The Projects: From PROGRASS to the Circular Carbon Economy

Since 2008 the PROGRASS community has developed a number of research-practice projects based on the utilisation of unused grasslands and biowaste in Europe mobilising more than 15 Mio € in Research and Development for a Climate Friendly Circular Economy.

Our initiative is based on an approach which we called IFBB “Integrated Fuel from Biowaste and Biogas”, which was based on the works of Prof. Konrad Scheffer in the early years of the new millennium. The approach facilitates the conversion from grass wastes and landscape materials into energy.

The first PROGRASS project designed by Prof. Michael Wachendorf and Dr. Tim Scholze, upscaled the IFBB method to demonstrator size and piloted it in four European regions in Germany, Wales, Estonia and in a holistic approach which involved local farmers and nature protection areas.

PROGRASS was transferred to different European regions, firstly in the DANUBENERGY project, involving 8 regions in riparian flood-plans from Central Europe from Austria, Czech Republic, Italy, Slovenia, Hungary; Poland, Germany and Slovakia. In parallel, the COMBINE project focused on grass and landscape management materials covered from roadsides and verges in Germany, France, Wales and Belgium. Both projects were funded by INTERREG programmes. At that time, a first large scale IFBB plant was introduced at the Environmental processing plant of the city of Baden-Baden by Bernhard Schäfer, securing the upscaling to full scale and a high Technology Readiness Level.

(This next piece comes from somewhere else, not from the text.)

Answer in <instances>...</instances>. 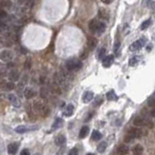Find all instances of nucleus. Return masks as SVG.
I'll list each match as a JSON object with an SVG mask.
<instances>
[{"label":"nucleus","mask_w":155,"mask_h":155,"mask_svg":"<svg viewBox=\"0 0 155 155\" xmlns=\"http://www.w3.org/2000/svg\"><path fill=\"white\" fill-rule=\"evenodd\" d=\"M88 28H89V30L93 34L100 36L106 30V24L103 21H99L97 19H92L89 23V24H88Z\"/></svg>","instance_id":"1"},{"label":"nucleus","mask_w":155,"mask_h":155,"mask_svg":"<svg viewBox=\"0 0 155 155\" xmlns=\"http://www.w3.org/2000/svg\"><path fill=\"white\" fill-rule=\"evenodd\" d=\"M143 134L142 129H137V128H132L130 129L128 133L126 134L125 138H124V142L125 143H130L132 142L133 140L138 139V138L142 137Z\"/></svg>","instance_id":"2"},{"label":"nucleus","mask_w":155,"mask_h":155,"mask_svg":"<svg viewBox=\"0 0 155 155\" xmlns=\"http://www.w3.org/2000/svg\"><path fill=\"white\" fill-rule=\"evenodd\" d=\"M66 68H67V70L68 71H70V72H74V71H78V70H80V69L82 68V62L80 61V60H78V59H70V60H68L67 62H66Z\"/></svg>","instance_id":"3"},{"label":"nucleus","mask_w":155,"mask_h":155,"mask_svg":"<svg viewBox=\"0 0 155 155\" xmlns=\"http://www.w3.org/2000/svg\"><path fill=\"white\" fill-rule=\"evenodd\" d=\"M13 59V52L9 49H4L0 52V60L4 62H9Z\"/></svg>","instance_id":"4"},{"label":"nucleus","mask_w":155,"mask_h":155,"mask_svg":"<svg viewBox=\"0 0 155 155\" xmlns=\"http://www.w3.org/2000/svg\"><path fill=\"white\" fill-rule=\"evenodd\" d=\"M0 88L4 91H11L15 88V84L13 82H6V81H1L0 82Z\"/></svg>","instance_id":"5"},{"label":"nucleus","mask_w":155,"mask_h":155,"mask_svg":"<svg viewBox=\"0 0 155 155\" xmlns=\"http://www.w3.org/2000/svg\"><path fill=\"white\" fill-rule=\"evenodd\" d=\"M37 126H26V125H19L16 128V132L19 134H23V133H27L32 130H36Z\"/></svg>","instance_id":"6"},{"label":"nucleus","mask_w":155,"mask_h":155,"mask_svg":"<svg viewBox=\"0 0 155 155\" xmlns=\"http://www.w3.org/2000/svg\"><path fill=\"white\" fill-rule=\"evenodd\" d=\"M113 61H115V57H113V55H107V56H105L103 59H102V64H103L104 67H110V65L112 64Z\"/></svg>","instance_id":"7"},{"label":"nucleus","mask_w":155,"mask_h":155,"mask_svg":"<svg viewBox=\"0 0 155 155\" xmlns=\"http://www.w3.org/2000/svg\"><path fill=\"white\" fill-rule=\"evenodd\" d=\"M7 99H8V100H9L15 107H16V108H19V107H21V101L19 100V98L15 95V94H8V95H7Z\"/></svg>","instance_id":"8"},{"label":"nucleus","mask_w":155,"mask_h":155,"mask_svg":"<svg viewBox=\"0 0 155 155\" xmlns=\"http://www.w3.org/2000/svg\"><path fill=\"white\" fill-rule=\"evenodd\" d=\"M19 146V145L18 143H10V145H8V147H7L8 153L11 154V155H15V154L16 153V151H18Z\"/></svg>","instance_id":"9"},{"label":"nucleus","mask_w":155,"mask_h":155,"mask_svg":"<svg viewBox=\"0 0 155 155\" xmlns=\"http://www.w3.org/2000/svg\"><path fill=\"white\" fill-rule=\"evenodd\" d=\"M19 77H21L19 72L16 69H13L9 73V79L11 80V82H18L19 80Z\"/></svg>","instance_id":"10"},{"label":"nucleus","mask_w":155,"mask_h":155,"mask_svg":"<svg viewBox=\"0 0 155 155\" xmlns=\"http://www.w3.org/2000/svg\"><path fill=\"white\" fill-rule=\"evenodd\" d=\"M23 95L26 99H31L36 95V92L31 87H26L23 91Z\"/></svg>","instance_id":"11"},{"label":"nucleus","mask_w":155,"mask_h":155,"mask_svg":"<svg viewBox=\"0 0 155 155\" xmlns=\"http://www.w3.org/2000/svg\"><path fill=\"white\" fill-rule=\"evenodd\" d=\"M93 99V93L91 91H85L82 95V101L84 103H89V102Z\"/></svg>","instance_id":"12"},{"label":"nucleus","mask_w":155,"mask_h":155,"mask_svg":"<svg viewBox=\"0 0 155 155\" xmlns=\"http://www.w3.org/2000/svg\"><path fill=\"white\" fill-rule=\"evenodd\" d=\"M128 152H129V148H128V146H126V145H120L116 149L117 155H126V154H128Z\"/></svg>","instance_id":"13"},{"label":"nucleus","mask_w":155,"mask_h":155,"mask_svg":"<svg viewBox=\"0 0 155 155\" xmlns=\"http://www.w3.org/2000/svg\"><path fill=\"white\" fill-rule=\"evenodd\" d=\"M65 142H66V138H65V136L62 135V134L58 135L57 137L55 138V140H54V143H55V145H64Z\"/></svg>","instance_id":"14"},{"label":"nucleus","mask_w":155,"mask_h":155,"mask_svg":"<svg viewBox=\"0 0 155 155\" xmlns=\"http://www.w3.org/2000/svg\"><path fill=\"white\" fill-rule=\"evenodd\" d=\"M12 2L10 0H0V9H10Z\"/></svg>","instance_id":"15"},{"label":"nucleus","mask_w":155,"mask_h":155,"mask_svg":"<svg viewBox=\"0 0 155 155\" xmlns=\"http://www.w3.org/2000/svg\"><path fill=\"white\" fill-rule=\"evenodd\" d=\"M134 125L136 126H145V125H148L147 123H146V121L143 119V117H136L134 119Z\"/></svg>","instance_id":"16"},{"label":"nucleus","mask_w":155,"mask_h":155,"mask_svg":"<svg viewBox=\"0 0 155 155\" xmlns=\"http://www.w3.org/2000/svg\"><path fill=\"white\" fill-rule=\"evenodd\" d=\"M143 147L141 145H136L133 147V155H143Z\"/></svg>","instance_id":"17"},{"label":"nucleus","mask_w":155,"mask_h":155,"mask_svg":"<svg viewBox=\"0 0 155 155\" xmlns=\"http://www.w3.org/2000/svg\"><path fill=\"white\" fill-rule=\"evenodd\" d=\"M142 44L140 43V41L138 40V41H136V42H134L132 44L131 46H130V51H138V49H140L141 48H142Z\"/></svg>","instance_id":"18"},{"label":"nucleus","mask_w":155,"mask_h":155,"mask_svg":"<svg viewBox=\"0 0 155 155\" xmlns=\"http://www.w3.org/2000/svg\"><path fill=\"white\" fill-rule=\"evenodd\" d=\"M88 132H89V128H88L87 126H84L81 129V131H80V134H79V137L81 138V139H84L85 138L88 134Z\"/></svg>","instance_id":"19"},{"label":"nucleus","mask_w":155,"mask_h":155,"mask_svg":"<svg viewBox=\"0 0 155 155\" xmlns=\"http://www.w3.org/2000/svg\"><path fill=\"white\" fill-rule=\"evenodd\" d=\"M73 112H74V106L72 104H69L64 110V115L66 116H71L73 115Z\"/></svg>","instance_id":"20"},{"label":"nucleus","mask_w":155,"mask_h":155,"mask_svg":"<svg viewBox=\"0 0 155 155\" xmlns=\"http://www.w3.org/2000/svg\"><path fill=\"white\" fill-rule=\"evenodd\" d=\"M99 16L104 19H106L108 21L109 19V13L107 12L106 9H104V8H101L100 10H99Z\"/></svg>","instance_id":"21"},{"label":"nucleus","mask_w":155,"mask_h":155,"mask_svg":"<svg viewBox=\"0 0 155 155\" xmlns=\"http://www.w3.org/2000/svg\"><path fill=\"white\" fill-rule=\"evenodd\" d=\"M107 98H108V100H110V101H116L117 100V96H116V94L115 93V91L113 90H110L107 93Z\"/></svg>","instance_id":"22"},{"label":"nucleus","mask_w":155,"mask_h":155,"mask_svg":"<svg viewBox=\"0 0 155 155\" xmlns=\"http://www.w3.org/2000/svg\"><path fill=\"white\" fill-rule=\"evenodd\" d=\"M107 148V143L106 142H102L98 145V146H97V150H98V152H100V153H103V152L106 150Z\"/></svg>","instance_id":"23"},{"label":"nucleus","mask_w":155,"mask_h":155,"mask_svg":"<svg viewBox=\"0 0 155 155\" xmlns=\"http://www.w3.org/2000/svg\"><path fill=\"white\" fill-rule=\"evenodd\" d=\"M97 45V40L95 38H88V47L90 49H93Z\"/></svg>","instance_id":"24"},{"label":"nucleus","mask_w":155,"mask_h":155,"mask_svg":"<svg viewBox=\"0 0 155 155\" xmlns=\"http://www.w3.org/2000/svg\"><path fill=\"white\" fill-rule=\"evenodd\" d=\"M91 137H92V140L93 141H99V140H101L102 134L99 131H93L92 135H91Z\"/></svg>","instance_id":"25"},{"label":"nucleus","mask_w":155,"mask_h":155,"mask_svg":"<svg viewBox=\"0 0 155 155\" xmlns=\"http://www.w3.org/2000/svg\"><path fill=\"white\" fill-rule=\"evenodd\" d=\"M63 124V120L61 118H57L56 120L54 121V123L52 124V129H56V128H59V127H61Z\"/></svg>","instance_id":"26"},{"label":"nucleus","mask_w":155,"mask_h":155,"mask_svg":"<svg viewBox=\"0 0 155 155\" xmlns=\"http://www.w3.org/2000/svg\"><path fill=\"white\" fill-rule=\"evenodd\" d=\"M151 23V21L150 19H146V21H145L143 23H142V25H141V29L142 30H145V29H146L147 27L149 26V24Z\"/></svg>","instance_id":"27"},{"label":"nucleus","mask_w":155,"mask_h":155,"mask_svg":"<svg viewBox=\"0 0 155 155\" xmlns=\"http://www.w3.org/2000/svg\"><path fill=\"white\" fill-rule=\"evenodd\" d=\"M105 53H106V49L105 48H101L98 51V58L99 59H103L105 57Z\"/></svg>","instance_id":"28"},{"label":"nucleus","mask_w":155,"mask_h":155,"mask_svg":"<svg viewBox=\"0 0 155 155\" xmlns=\"http://www.w3.org/2000/svg\"><path fill=\"white\" fill-rule=\"evenodd\" d=\"M138 61H139V57L135 56V57H133V58H131V59H130L129 64H130V66H134Z\"/></svg>","instance_id":"29"},{"label":"nucleus","mask_w":155,"mask_h":155,"mask_svg":"<svg viewBox=\"0 0 155 155\" xmlns=\"http://www.w3.org/2000/svg\"><path fill=\"white\" fill-rule=\"evenodd\" d=\"M79 152H78V149L77 148H72L70 151H69V154L68 155H78Z\"/></svg>","instance_id":"30"},{"label":"nucleus","mask_w":155,"mask_h":155,"mask_svg":"<svg viewBox=\"0 0 155 155\" xmlns=\"http://www.w3.org/2000/svg\"><path fill=\"white\" fill-rule=\"evenodd\" d=\"M21 155H30L29 149H27V148L23 149V150H21Z\"/></svg>","instance_id":"31"},{"label":"nucleus","mask_w":155,"mask_h":155,"mask_svg":"<svg viewBox=\"0 0 155 155\" xmlns=\"http://www.w3.org/2000/svg\"><path fill=\"white\" fill-rule=\"evenodd\" d=\"M119 47H120V43H119V42H116V43L115 44L113 49H115V52H117V49H119Z\"/></svg>","instance_id":"32"},{"label":"nucleus","mask_w":155,"mask_h":155,"mask_svg":"<svg viewBox=\"0 0 155 155\" xmlns=\"http://www.w3.org/2000/svg\"><path fill=\"white\" fill-rule=\"evenodd\" d=\"M101 1L105 4H110L112 2H113V0H101Z\"/></svg>","instance_id":"33"},{"label":"nucleus","mask_w":155,"mask_h":155,"mask_svg":"<svg viewBox=\"0 0 155 155\" xmlns=\"http://www.w3.org/2000/svg\"><path fill=\"white\" fill-rule=\"evenodd\" d=\"M150 113H151V115H152V116H155V110H152Z\"/></svg>","instance_id":"34"},{"label":"nucleus","mask_w":155,"mask_h":155,"mask_svg":"<svg viewBox=\"0 0 155 155\" xmlns=\"http://www.w3.org/2000/svg\"><path fill=\"white\" fill-rule=\"evenodd\" d=\"M151 51V46H148L147 47V51Z\"/></svg>","instance_id":"35"},{"label":"nucleus","mask_w":155,"mask_h":155,"mask_svg":"<svg viewBox=\"0 0 155 155\" xmlns=\"http://www.w3.org/2000/svg\"><path fill=\"white\" fill-rule=\"evenodd\" d=\"M86 155H95V154H93V153H88V154H86Z\"/></svg>","instance_id":"36"},{"label":"nucleus","mask_w":155,"mask_h":155,"mask_svg":"<svg viewBox=\"0 0 155 155\" xmlns=\"http://www.w3.org/2000/svg\"><path fill=\"white\" fill-rule=\"evenodd\" d=\"M34 155H41V154H39V153H37V154H34Z\"/></svg>","instance_id":"37"},{"label":"nucleus","mask_w":155,"mask_h":155,"mask_svg":"<svg viewBox=\"0 0 155 155\" xmlns=\"http://www.w3.org/2000/svg\"><path fill=\"white\" fill-rule=\"evenodd\" d=\"M0 68H1V64H0Z\"/></svg>","instance_id":"38"},{"label":"nucleus","mask_w":155,"mask_h":155,"mask_svg":"<svg viewBox=\"0 0 155 155\" xmlns=\"http://www.w3.org/2000/svg\"><path fill=\"white\" fill-rule=\"evenodd\" d=\"M0 21H1V19H0Z\"/></svg>","instance_id":"39"}]
</instances>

Meanwhile our teams also researched and developed recovery and energetic conversion concepts for urban biomasses in the project MUBIGEN, funded by the European Institute of Technology (H2020) and analysed their potentials in two municipalities in Kassel (DE) and Reggio Emilia (IT).

In 2016 the approach was extended from a solely energetic conversion to a product development pathway by adding a pyrolysis stage to the IFBB technology. This way, for the first time, activated charcoal could be produced from different biowastes stemming from grass, wood and biowaste from households. This project, called RE-DIRECT, was carried out by a multi-stakeholder partnership from universities, research and education institutes and energy counselling agencies from DE, UK, IR, BE and FR. The conversion into carbon feedstock was extensively piloted and analysed and, thanks to INTERREG NEW funding a large scale urban and a small scale rural pyrolysis plant could be installed in Baden-Baden (DE) and Bangor (Wales).

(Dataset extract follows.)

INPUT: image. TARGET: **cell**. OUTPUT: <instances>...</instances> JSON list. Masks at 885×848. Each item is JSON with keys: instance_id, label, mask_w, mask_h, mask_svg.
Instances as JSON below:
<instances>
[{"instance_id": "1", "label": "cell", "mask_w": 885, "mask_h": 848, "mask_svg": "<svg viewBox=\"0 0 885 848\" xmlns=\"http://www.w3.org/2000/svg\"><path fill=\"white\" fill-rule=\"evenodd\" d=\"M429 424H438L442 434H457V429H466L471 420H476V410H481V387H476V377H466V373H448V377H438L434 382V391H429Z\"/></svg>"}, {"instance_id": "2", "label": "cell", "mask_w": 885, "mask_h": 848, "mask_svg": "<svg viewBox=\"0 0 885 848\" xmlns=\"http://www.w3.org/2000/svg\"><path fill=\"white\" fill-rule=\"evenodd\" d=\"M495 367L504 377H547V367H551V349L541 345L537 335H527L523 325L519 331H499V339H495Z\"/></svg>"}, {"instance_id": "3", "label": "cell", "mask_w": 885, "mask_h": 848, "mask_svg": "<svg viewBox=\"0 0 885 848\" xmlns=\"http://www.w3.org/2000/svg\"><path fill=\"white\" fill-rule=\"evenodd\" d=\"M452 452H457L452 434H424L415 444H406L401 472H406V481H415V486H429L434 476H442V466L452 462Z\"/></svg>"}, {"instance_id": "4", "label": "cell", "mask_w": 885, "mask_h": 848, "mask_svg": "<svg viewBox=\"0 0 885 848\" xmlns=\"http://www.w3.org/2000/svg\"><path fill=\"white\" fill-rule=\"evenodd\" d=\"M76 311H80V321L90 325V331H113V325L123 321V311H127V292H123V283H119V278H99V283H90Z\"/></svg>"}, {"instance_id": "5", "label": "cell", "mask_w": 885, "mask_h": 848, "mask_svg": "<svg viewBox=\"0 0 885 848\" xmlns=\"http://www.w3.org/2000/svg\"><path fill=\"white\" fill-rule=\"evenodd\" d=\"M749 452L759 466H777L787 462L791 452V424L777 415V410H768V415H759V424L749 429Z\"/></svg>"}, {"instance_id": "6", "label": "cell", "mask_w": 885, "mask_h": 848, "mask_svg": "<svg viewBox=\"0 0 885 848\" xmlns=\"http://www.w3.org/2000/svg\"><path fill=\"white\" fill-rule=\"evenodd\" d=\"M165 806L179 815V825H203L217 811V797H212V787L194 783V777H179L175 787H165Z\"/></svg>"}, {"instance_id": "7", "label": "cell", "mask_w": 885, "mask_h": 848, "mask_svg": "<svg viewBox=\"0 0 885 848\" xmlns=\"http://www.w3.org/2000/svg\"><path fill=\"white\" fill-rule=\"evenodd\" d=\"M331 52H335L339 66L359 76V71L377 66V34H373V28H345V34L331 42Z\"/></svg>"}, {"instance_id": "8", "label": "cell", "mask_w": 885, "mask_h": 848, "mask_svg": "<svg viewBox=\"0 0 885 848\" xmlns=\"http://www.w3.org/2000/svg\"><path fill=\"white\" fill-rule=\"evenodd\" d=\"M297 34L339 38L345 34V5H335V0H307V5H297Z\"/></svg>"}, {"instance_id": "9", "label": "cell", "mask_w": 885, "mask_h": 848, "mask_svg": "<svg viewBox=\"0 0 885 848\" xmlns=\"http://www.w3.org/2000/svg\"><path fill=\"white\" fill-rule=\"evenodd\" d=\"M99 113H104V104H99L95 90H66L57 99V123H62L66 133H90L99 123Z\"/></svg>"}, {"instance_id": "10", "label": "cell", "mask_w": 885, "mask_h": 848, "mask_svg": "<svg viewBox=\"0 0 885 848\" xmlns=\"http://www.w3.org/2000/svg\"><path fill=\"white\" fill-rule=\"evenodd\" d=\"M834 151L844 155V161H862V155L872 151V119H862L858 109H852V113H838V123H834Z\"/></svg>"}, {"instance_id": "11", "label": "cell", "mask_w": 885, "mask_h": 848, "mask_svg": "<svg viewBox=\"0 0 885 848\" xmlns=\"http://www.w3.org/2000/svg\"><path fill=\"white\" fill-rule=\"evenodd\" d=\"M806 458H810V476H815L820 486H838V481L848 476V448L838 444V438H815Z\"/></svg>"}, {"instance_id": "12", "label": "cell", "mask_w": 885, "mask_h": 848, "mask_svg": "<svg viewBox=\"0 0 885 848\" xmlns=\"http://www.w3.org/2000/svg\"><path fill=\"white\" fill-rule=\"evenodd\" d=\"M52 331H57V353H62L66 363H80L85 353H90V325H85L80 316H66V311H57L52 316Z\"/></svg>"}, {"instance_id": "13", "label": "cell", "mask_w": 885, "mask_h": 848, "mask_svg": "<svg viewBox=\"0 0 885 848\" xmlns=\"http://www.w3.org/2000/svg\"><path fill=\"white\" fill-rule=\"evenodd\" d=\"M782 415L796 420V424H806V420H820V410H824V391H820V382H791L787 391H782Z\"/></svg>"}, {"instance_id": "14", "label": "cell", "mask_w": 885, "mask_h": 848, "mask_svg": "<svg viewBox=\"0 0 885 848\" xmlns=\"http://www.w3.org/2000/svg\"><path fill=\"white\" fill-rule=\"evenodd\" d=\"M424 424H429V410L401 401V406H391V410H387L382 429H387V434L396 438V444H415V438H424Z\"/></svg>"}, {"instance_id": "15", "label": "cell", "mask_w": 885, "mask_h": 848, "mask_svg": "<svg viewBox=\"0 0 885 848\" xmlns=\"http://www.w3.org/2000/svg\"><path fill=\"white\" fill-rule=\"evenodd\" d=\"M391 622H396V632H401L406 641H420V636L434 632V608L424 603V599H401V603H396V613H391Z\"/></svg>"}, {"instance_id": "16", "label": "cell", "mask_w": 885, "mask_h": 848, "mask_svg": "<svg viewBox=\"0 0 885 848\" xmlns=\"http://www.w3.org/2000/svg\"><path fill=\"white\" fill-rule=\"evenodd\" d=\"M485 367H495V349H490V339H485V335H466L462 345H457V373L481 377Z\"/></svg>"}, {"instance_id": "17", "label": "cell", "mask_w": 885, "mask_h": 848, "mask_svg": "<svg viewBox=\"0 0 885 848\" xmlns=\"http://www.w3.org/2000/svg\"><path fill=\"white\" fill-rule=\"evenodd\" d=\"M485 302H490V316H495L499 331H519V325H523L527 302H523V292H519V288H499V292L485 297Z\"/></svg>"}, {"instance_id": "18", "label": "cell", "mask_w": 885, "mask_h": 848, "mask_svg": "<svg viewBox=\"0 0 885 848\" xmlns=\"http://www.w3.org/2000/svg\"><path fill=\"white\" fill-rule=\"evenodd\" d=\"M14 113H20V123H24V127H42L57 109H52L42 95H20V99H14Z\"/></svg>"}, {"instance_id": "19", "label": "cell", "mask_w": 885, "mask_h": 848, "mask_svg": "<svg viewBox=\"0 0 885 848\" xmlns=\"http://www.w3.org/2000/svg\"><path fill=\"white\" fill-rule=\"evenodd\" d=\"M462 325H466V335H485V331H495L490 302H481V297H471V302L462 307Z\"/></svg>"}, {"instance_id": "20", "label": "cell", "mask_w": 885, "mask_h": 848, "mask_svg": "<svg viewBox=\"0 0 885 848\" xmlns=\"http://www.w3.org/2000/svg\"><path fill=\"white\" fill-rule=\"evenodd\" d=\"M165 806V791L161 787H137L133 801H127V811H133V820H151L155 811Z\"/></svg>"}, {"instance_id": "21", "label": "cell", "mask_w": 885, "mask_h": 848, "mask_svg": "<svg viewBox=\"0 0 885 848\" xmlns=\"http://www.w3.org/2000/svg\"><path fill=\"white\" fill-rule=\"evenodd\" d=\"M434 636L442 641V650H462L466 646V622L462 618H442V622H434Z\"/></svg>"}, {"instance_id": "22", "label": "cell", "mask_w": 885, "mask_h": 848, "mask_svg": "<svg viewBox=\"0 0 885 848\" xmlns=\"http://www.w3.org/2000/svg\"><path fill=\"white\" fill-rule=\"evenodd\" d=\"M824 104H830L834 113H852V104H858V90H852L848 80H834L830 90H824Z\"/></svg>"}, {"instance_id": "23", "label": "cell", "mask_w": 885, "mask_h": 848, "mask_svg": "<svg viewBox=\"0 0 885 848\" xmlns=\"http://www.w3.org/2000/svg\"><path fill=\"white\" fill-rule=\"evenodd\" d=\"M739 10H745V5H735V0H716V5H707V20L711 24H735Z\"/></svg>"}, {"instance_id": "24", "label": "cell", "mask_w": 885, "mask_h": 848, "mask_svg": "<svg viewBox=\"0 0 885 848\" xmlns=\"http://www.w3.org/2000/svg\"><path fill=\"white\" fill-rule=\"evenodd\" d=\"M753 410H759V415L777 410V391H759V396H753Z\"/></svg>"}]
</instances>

The current project THREE C (2020-2023) addresses the challenge to stimulate innovations and innovative capacity of SMEs, creating business and entrepreneurship in the new field of the Circular Carbon Economy.

7 regional CC (circular carbon) hubs will provide support for (foremost small and new) entrepreneurs and SME working in the circular carbon and charcoal sector, incubating their business development.

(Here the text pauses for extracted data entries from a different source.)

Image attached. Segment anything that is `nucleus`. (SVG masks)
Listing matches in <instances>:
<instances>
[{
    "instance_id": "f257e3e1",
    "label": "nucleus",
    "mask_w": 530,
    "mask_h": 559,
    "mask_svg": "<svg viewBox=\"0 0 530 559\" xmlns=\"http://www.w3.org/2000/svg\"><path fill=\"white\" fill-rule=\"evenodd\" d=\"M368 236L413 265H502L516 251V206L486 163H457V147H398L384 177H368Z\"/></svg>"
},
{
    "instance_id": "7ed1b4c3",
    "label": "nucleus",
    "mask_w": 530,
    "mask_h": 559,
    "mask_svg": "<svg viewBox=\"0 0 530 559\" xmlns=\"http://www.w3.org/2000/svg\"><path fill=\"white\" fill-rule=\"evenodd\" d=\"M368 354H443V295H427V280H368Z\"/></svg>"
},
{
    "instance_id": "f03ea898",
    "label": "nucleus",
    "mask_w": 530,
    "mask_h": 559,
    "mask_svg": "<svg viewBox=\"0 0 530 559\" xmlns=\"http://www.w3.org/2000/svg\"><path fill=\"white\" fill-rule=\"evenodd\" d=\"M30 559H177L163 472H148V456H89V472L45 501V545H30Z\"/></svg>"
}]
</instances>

A central CC lab will be installed to cover different aspects of charcoal analytics and provide recommendations on product composition and a database on different charcoal qualities and eventually a CC quality label.

Eventually, with the THREE C project PROGRASS will become a CC-Net – a European network which will render services to those regions that want to become active in the Circular Carbon Economy.